▸ **Texte étudié**:
►
Mais alors, que s’est-il passé pour que cette coutume tombe à ce point dans l’oubli ?
Pourquoi l’entomophagie est-elle tombée dans l’oubli en Europe?
En Occident, l’entomophagie est actuellement considérée comme une pratique rurale, voire d’un autre temps. Les réactions des consommateurs occidentaux sont souvent le dégoût, la peur, l’aversion, considérant cela comme un acte « barbare » ou propre aux cultures «primitives ». Mais pourquoi y a-t-il une telle différence dans les mentalités d’Europe occidentale et celles ayant déjà intégré les insectes dans leur alimentation ?
La raison principale serait qu’au fur et à mesure des siècles, l’Europe occidentale s’est aseptisée : chasse aux microbes, utilisation insensée des antibiotiques, produits de plus en plus transformés, ... Sachant que les insectes sont très souvent associés à la saleté et à tout ce qui est nuisible, ils sont automatiquement associés dans l’imagerie populaire à des vecteurs de maladies. Cela mènerait à la conclusion qu’il serait préférable d’éviter de les consommer pour des questions d'hygiène et que les retirer de notre alimentation permettrait de prévenir les maladies. Or, rien n’est moins vrai. En effet, plus éloignés dans l’échelle de l’évolution de l’être humain que les animaux d’élevage traditionnel, les insectes sont par-conséquent beaucoup moins susceptibles de transmettre des maladies à l’Homme.
◄
▸ **Enregistrements fournis**:
►
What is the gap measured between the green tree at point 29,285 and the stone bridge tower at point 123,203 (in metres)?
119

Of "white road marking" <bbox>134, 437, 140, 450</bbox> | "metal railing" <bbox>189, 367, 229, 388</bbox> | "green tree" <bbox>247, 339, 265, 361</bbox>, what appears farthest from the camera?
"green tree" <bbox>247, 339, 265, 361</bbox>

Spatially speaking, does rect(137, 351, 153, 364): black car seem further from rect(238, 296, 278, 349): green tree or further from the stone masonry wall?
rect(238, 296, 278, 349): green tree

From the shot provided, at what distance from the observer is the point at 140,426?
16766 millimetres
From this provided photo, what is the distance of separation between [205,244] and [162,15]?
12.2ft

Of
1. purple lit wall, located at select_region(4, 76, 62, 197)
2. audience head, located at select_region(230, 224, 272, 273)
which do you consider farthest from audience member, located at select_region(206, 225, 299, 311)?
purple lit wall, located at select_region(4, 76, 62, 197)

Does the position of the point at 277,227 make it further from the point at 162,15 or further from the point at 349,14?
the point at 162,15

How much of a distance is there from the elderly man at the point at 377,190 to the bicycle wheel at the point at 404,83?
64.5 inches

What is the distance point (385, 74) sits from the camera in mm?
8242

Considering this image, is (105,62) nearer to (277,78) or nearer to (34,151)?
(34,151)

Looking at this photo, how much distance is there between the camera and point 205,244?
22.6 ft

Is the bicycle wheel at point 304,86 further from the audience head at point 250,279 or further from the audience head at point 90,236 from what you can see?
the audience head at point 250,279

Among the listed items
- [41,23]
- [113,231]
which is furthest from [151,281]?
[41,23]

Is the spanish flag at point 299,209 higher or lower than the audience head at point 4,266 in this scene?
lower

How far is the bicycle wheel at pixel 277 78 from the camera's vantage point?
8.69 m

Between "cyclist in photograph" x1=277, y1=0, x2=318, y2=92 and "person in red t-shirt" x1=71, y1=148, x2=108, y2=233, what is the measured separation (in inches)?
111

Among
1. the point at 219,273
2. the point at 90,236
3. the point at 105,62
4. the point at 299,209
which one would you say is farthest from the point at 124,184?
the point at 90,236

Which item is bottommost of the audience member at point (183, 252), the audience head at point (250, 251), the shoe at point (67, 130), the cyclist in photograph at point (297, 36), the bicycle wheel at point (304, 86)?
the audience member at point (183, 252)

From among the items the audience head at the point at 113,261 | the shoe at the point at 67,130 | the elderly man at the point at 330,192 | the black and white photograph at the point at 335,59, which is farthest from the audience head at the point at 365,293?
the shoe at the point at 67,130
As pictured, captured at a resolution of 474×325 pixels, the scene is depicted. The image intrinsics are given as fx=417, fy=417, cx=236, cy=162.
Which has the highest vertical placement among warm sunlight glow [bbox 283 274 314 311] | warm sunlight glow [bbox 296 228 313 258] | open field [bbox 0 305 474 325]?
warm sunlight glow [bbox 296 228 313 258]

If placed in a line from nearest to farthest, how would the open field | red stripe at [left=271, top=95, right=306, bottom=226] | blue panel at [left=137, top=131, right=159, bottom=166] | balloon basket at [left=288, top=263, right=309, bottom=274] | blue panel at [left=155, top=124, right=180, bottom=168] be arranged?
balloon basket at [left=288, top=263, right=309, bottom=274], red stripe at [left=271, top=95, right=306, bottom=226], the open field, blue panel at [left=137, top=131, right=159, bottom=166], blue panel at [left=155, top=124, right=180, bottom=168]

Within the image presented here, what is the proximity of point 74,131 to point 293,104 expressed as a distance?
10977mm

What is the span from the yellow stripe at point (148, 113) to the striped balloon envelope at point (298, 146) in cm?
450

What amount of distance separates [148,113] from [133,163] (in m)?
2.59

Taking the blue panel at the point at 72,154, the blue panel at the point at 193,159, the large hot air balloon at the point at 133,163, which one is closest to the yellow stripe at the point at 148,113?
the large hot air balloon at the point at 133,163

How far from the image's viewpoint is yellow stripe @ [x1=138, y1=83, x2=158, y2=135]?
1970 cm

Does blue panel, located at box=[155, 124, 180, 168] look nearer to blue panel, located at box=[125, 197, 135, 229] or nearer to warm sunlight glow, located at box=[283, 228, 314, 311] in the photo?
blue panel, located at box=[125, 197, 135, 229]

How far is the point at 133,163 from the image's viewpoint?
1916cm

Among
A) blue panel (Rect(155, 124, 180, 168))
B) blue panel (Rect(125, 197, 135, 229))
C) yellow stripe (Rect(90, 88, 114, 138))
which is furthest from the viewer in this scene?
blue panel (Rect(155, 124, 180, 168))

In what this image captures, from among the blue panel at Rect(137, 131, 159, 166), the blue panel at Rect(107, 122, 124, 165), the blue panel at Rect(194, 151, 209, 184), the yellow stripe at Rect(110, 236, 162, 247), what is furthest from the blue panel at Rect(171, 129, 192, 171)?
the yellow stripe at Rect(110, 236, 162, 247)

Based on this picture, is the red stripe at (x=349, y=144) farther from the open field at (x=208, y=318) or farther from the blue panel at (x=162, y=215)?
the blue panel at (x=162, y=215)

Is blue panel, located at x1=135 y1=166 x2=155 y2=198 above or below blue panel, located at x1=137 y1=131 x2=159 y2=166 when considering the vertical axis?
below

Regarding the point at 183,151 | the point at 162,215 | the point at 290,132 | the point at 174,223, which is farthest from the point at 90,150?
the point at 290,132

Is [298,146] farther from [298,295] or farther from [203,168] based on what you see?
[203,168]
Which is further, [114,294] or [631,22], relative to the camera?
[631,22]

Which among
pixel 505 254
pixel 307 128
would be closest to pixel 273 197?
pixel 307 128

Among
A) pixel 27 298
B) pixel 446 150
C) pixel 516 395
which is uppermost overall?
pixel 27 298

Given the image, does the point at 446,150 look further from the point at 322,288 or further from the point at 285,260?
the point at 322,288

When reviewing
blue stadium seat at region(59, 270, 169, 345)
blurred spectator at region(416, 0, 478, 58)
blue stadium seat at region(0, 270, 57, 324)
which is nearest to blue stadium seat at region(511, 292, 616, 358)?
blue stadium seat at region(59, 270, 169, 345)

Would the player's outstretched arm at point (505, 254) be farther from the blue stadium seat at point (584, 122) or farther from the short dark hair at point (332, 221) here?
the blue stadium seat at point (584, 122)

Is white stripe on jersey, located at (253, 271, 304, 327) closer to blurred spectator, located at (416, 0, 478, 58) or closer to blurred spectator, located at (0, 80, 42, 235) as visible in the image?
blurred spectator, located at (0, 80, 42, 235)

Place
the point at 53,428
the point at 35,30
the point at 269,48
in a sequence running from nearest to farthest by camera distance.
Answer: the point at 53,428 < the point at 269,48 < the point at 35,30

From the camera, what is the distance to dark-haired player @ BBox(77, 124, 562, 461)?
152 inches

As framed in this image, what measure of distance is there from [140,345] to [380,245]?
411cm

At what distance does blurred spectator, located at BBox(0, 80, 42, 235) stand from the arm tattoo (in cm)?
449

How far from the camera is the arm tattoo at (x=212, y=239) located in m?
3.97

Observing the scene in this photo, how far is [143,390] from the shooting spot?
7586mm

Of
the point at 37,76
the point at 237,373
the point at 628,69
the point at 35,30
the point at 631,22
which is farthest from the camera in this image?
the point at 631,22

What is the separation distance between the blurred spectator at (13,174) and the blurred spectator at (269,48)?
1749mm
◄
►
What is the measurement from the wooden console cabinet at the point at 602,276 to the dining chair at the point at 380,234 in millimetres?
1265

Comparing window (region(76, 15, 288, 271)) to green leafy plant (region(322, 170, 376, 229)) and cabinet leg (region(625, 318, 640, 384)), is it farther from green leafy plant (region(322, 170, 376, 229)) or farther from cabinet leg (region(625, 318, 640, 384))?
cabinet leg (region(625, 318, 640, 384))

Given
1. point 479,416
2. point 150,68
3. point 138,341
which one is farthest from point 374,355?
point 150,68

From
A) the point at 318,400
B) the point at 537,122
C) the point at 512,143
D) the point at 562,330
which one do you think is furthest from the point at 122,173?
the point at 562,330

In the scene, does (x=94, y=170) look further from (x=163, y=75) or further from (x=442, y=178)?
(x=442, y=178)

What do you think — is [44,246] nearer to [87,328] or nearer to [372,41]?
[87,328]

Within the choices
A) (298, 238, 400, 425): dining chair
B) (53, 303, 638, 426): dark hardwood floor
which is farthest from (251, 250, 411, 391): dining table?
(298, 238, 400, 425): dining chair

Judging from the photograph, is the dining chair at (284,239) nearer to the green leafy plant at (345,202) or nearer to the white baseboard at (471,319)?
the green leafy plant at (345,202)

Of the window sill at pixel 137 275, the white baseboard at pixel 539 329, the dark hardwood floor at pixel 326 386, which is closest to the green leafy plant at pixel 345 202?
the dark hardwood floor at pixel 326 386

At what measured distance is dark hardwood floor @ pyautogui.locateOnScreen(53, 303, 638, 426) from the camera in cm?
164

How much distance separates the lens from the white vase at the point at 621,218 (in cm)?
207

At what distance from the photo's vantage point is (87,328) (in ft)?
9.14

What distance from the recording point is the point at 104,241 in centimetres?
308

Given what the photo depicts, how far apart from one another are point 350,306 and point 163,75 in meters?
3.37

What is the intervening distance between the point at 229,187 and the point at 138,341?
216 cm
◄
►
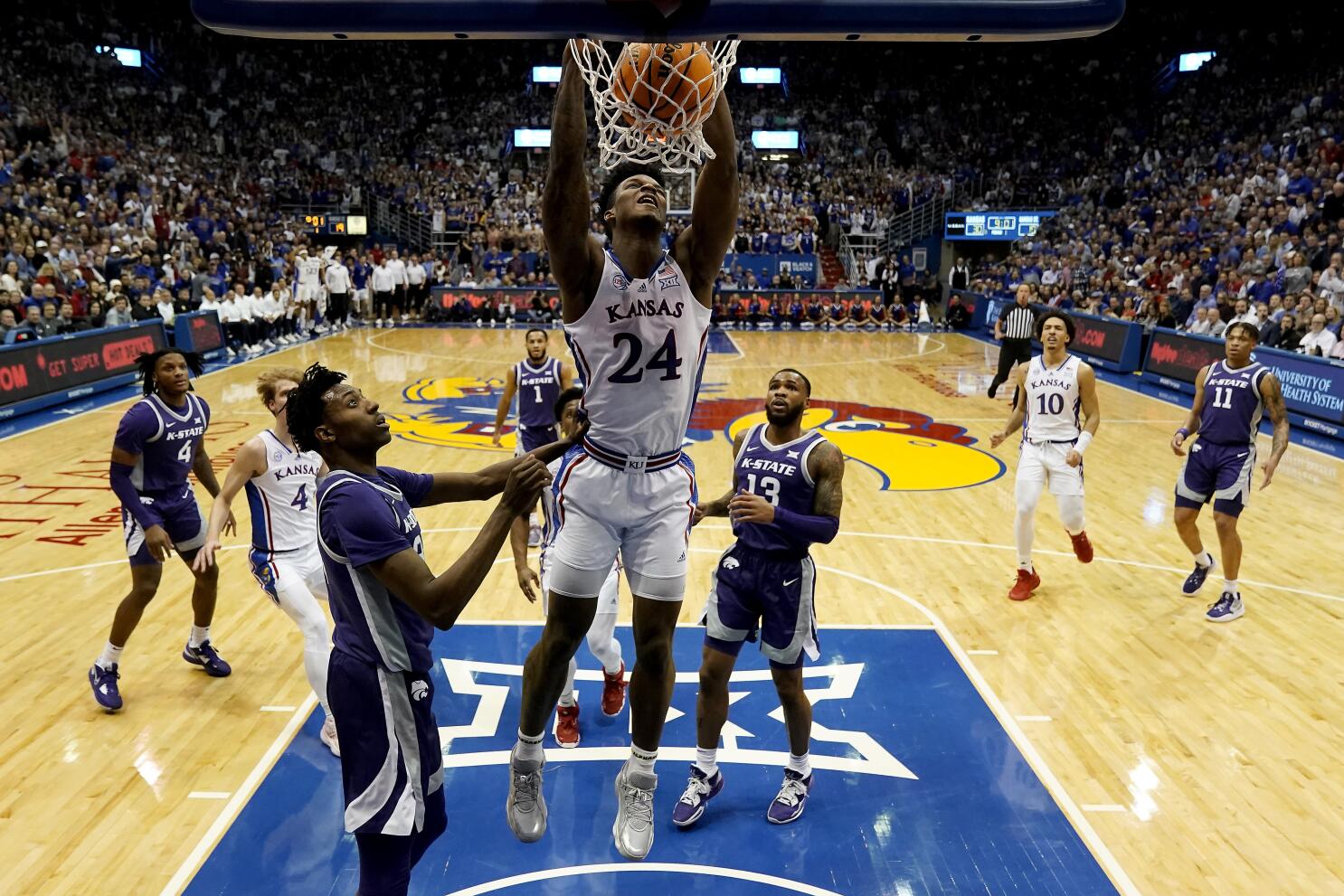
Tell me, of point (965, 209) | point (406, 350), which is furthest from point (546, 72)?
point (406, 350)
◄
▸ **Consigne**: Dans le texte sur l'entomophagie, reformulez plus brièvement le paragraphe qui commence par « La raison principale serait » en gardant ses faits essentiels. Les enregistrements n'interviennent pas dans ce travail.

▸ **Réponse rédigée**: La raison principale serait l'aseptisation progressive de l'Europe occidentale au fil des siècles : chasse aux microbes, usage insensé des antibiotiques, produits de plus en plus transformés. Comme les insectes sont associés à la saleté et au nuisible, l'imagerie populaire en fait des vecteurs de maladies qu'il vaudrait mieux ne pas manger par hygiène. C'est pourtant faux. Plus éloignés de l'être humain que les animaux d'élevage traditionnel dans l'échelle de l'évolution, les insectes sont beaucoup moins susceptibles de lui transmettre des maladies.